01-09-2003, 09:22 AM
Wolfe, usually they will let you change but you have to notify them that you are changing to a new Preferred Provider. You can go to another doctor on most plans, you just have to know how to work the plan. And most plans will pay for a second opinion. You sure this isn\'t true with your plan, too? Curious if you\'ve read the fine print.

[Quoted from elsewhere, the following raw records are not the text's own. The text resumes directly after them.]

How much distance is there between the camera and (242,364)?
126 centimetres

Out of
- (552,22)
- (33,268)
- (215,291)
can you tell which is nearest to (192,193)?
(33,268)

(I know, I know, I\'m not your mumma....)

01-09-2003, 09:27 AM
not being married to the lady any more i\'m not covered at any rate . i provide my own \'insurance\' with cash ,IF and when i need it..last i went to a doc was 10 yrs ago when i had the prostate prob. (that was 1st time i\'d been to a Doctor in 25 yrs anyways)-Dentist not included of course ..believe some1 once said \'only the good die young\" --that being the case i\'ll live forever

01-09-2003, 10:55 PM
All-in-all, I\'m certain most forum members found our exchange to be quite revealing~

01-10-2003, 02:15 AM
Quite revealing but helpful and presents new points of view for others to go through.

01-11-2003, 04:36 AM
*some grow out of ADD to a significant degree.
*Many develop new habits, confidence, and self-esteem while on medication, and their brains respond to the new positive habits. This is a worthy goal.
*Some do stay on it; some change medications periodically.
*Some can find a minimum dose and change the rest with nutrition and lifestyle.
*Mental health problems can often be secondary to stressors and trauma. The brain can heal from these to a significant degree.
*sometimes MH problems are in the form of episodes that just don\'t last forever.
*sometimes counseling takes care of it.